Świąteczne wspomnienia Moniki Richardson
Jakie będą święta Moniki Richardson w tym roku? Na pewno spędzone w licznym rodzinnym gronie. "Z całą rodziną jedziemy do domu pod Poznaniem, gdzie zbira się rodzina ze strony mojej mamy. Będzie nas 40 osób, najbliżsi zjadą się z całej Polskie - z Warszawy, Kalisza, Wrocławia, Ostrowa Wielkopolskiego. I tam właśnie, jak co roku, spędzimy święta" - powiedziała PAP Life Monika Richardson.
Święta w licznym, rodzinnym gronie zapewniają bardzo mokry lany poniedziałek, co jak podkreśla dziennikarka jest ogromną frajdą dla dzieci.
"Dzieciaki, których jest chyba w sumie z piętnaścioro, w lany poniedziałek biegają w piżamach i polewają się niewiarygodnymi ilościami wody, dosłownie wiadrami. Jest kupa śmiechu, ogromne zmieszanie. Uwielbiam to" - zdradza Richardson.
Dla dziennikarki Wielkanoc to również bardzo przyjemne wspomnienia, szczególnie chodzenie ze święconką do kościoła, które było wielkim wydarzeniem poprzedzonym licznymi przygotowaniami.

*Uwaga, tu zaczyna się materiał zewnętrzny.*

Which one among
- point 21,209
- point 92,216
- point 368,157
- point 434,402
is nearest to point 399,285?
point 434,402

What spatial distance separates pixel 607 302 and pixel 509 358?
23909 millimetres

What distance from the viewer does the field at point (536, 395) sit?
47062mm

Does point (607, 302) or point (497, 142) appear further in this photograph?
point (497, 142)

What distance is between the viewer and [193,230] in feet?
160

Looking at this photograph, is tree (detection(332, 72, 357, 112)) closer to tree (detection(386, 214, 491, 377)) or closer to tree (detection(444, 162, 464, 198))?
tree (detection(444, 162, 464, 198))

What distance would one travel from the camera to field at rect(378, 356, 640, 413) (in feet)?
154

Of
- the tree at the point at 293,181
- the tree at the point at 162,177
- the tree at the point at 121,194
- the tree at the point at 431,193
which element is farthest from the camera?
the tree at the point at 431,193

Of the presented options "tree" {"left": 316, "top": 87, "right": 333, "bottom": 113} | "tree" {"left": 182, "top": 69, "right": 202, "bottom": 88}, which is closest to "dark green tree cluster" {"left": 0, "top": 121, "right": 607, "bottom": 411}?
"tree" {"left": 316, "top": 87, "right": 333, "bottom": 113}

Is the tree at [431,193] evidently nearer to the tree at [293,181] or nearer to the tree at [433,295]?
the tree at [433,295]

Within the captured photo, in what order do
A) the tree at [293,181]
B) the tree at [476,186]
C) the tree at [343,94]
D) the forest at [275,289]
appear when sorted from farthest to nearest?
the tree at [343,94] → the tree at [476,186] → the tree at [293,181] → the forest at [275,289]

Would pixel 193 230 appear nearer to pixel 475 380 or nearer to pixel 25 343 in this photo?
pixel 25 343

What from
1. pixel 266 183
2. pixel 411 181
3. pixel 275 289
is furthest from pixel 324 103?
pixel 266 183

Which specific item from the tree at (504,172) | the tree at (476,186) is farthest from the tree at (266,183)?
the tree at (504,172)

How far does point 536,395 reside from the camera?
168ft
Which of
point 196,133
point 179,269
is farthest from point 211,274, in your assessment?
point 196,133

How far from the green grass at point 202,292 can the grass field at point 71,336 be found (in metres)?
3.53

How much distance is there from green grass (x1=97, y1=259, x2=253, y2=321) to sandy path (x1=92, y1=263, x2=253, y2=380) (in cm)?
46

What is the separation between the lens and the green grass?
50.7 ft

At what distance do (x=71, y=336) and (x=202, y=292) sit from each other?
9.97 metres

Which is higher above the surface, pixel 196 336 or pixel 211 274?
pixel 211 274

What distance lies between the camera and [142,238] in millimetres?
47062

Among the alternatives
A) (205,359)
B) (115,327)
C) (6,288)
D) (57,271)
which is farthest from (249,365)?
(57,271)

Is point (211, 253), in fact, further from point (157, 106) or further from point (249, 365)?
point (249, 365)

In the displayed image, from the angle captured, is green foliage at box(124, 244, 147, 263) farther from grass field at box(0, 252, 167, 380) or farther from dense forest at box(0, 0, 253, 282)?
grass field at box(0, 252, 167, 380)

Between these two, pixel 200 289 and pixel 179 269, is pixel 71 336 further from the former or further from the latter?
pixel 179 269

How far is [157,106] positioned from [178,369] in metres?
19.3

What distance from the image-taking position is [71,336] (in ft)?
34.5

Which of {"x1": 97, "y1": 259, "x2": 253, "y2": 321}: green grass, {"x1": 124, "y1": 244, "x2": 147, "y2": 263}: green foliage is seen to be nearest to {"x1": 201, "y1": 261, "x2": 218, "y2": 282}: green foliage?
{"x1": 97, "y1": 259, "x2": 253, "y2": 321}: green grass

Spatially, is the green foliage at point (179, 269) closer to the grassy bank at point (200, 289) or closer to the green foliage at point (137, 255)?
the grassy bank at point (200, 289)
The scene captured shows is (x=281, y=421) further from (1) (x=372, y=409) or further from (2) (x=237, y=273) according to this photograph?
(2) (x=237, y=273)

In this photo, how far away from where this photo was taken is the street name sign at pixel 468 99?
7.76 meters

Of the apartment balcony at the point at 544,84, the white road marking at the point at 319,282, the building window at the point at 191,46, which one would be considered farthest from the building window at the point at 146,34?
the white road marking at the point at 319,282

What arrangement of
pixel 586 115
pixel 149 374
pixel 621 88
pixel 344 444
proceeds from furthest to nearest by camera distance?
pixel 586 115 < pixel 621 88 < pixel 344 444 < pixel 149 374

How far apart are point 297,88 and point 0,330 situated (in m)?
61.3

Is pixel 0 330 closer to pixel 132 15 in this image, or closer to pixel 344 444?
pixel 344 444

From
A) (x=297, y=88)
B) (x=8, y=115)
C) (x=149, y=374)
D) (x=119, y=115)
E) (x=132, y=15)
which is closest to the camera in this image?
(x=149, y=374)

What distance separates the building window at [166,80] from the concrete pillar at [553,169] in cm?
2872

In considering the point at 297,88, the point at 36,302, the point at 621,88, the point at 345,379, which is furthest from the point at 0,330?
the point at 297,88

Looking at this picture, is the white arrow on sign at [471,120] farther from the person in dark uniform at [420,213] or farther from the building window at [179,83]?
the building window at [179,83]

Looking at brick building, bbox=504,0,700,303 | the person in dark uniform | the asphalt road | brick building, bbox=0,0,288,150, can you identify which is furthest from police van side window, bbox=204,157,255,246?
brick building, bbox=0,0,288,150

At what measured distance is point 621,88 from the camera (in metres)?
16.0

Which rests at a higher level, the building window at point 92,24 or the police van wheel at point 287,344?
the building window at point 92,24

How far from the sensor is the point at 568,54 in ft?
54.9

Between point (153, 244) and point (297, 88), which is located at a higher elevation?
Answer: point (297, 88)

"Pamiętam chodzenie ze święconką do kościoła. Zawsze byłam tym bardzo przejęta. Miałam spięte włosy wielkimi kokardami, zwykle podwinięte na lokówkę, którą mama parzyła mnie w kark. Zakładałam białą bluzkę, którą zwykle upaćkałam zanim poszłyśmy do kościoła. Zawsze było wielkie zamieszanie i stres" - wspomina prezenterka.

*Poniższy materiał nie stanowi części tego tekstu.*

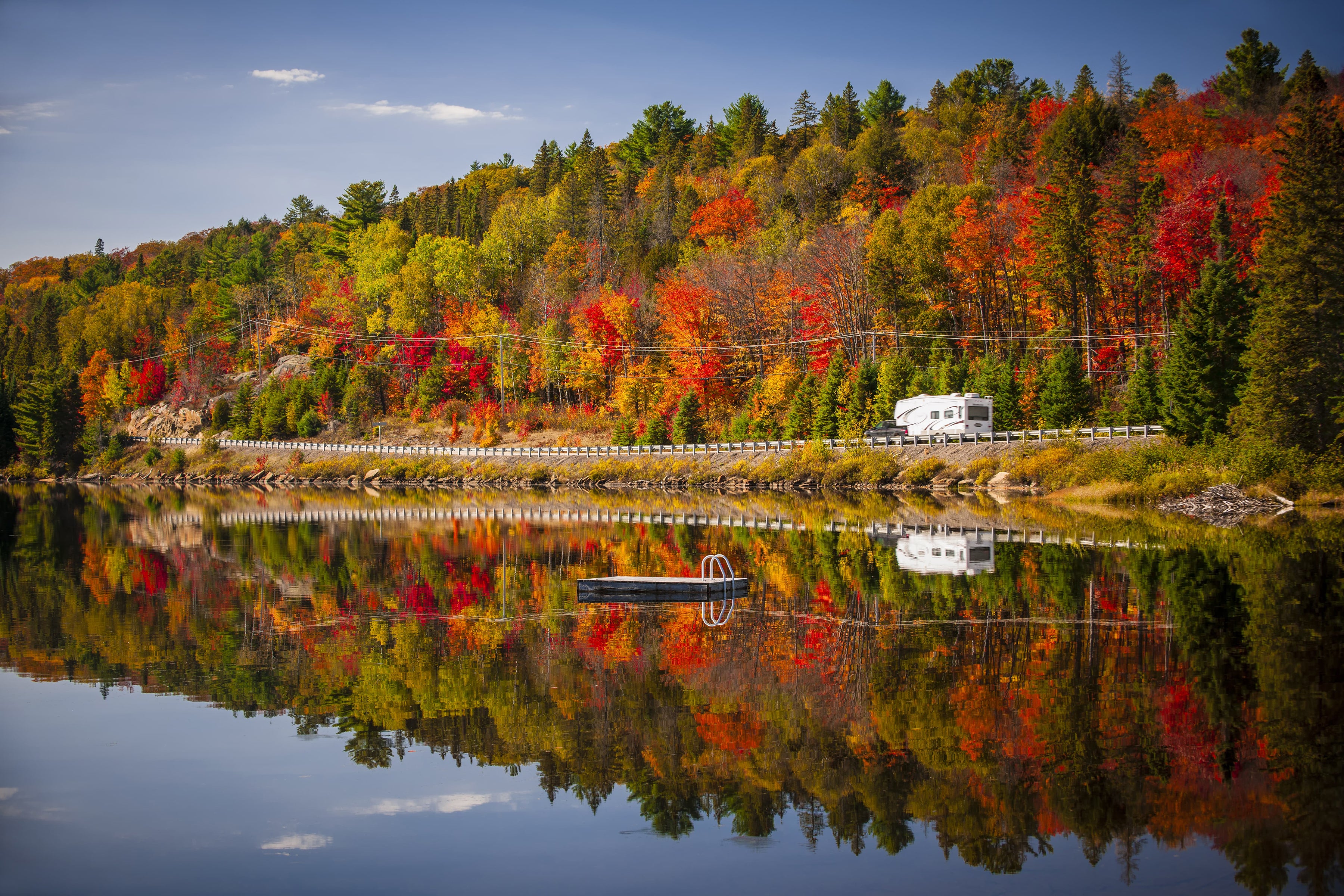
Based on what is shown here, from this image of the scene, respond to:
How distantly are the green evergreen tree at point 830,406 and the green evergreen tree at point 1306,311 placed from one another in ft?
97.1

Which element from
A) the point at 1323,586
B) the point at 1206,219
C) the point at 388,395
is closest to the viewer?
the point at 1323,586

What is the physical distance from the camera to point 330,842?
9.36m

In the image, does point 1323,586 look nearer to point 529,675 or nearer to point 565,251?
point 529,675

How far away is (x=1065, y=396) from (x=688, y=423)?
28287 millimetres

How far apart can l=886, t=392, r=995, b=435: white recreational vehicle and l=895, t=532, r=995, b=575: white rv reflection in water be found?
26.3 metres

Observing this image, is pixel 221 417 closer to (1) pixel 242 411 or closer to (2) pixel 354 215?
(1) pixel 242 411

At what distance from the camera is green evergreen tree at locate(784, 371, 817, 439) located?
69125mm

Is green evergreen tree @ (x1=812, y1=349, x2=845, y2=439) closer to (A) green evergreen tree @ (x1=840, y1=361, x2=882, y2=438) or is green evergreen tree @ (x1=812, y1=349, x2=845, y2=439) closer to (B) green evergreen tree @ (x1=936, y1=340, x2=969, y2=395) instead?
(A) green evergreen tree @ (x1=840, y1=361, x2=882, y2=438)

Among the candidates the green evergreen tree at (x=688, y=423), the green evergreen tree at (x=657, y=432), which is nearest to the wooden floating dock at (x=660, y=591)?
the green evergreen tree at (x=688, y=423)

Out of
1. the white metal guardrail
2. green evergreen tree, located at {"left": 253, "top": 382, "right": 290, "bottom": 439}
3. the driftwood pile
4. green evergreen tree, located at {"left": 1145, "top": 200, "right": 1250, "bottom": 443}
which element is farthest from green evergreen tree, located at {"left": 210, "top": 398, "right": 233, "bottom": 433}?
the driftwood pile

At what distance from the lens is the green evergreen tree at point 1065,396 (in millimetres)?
55688

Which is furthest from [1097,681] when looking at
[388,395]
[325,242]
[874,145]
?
[325,242]

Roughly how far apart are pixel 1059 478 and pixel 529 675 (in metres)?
42.0

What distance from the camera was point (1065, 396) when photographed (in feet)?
183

Święta to jeszcze jedno bardzo ważne wspomnienie i wydarzenie w życiu Moniki Richardson. "W wielką sobotę przystąpiłam do Pierwszej Komunii Świętej. Więc Wielka Sobota i całe Triduum Paschalne jest dla mnie bardzo wyjątkowym czasem i zawsze bardzo mile je wspominam" - dodaje.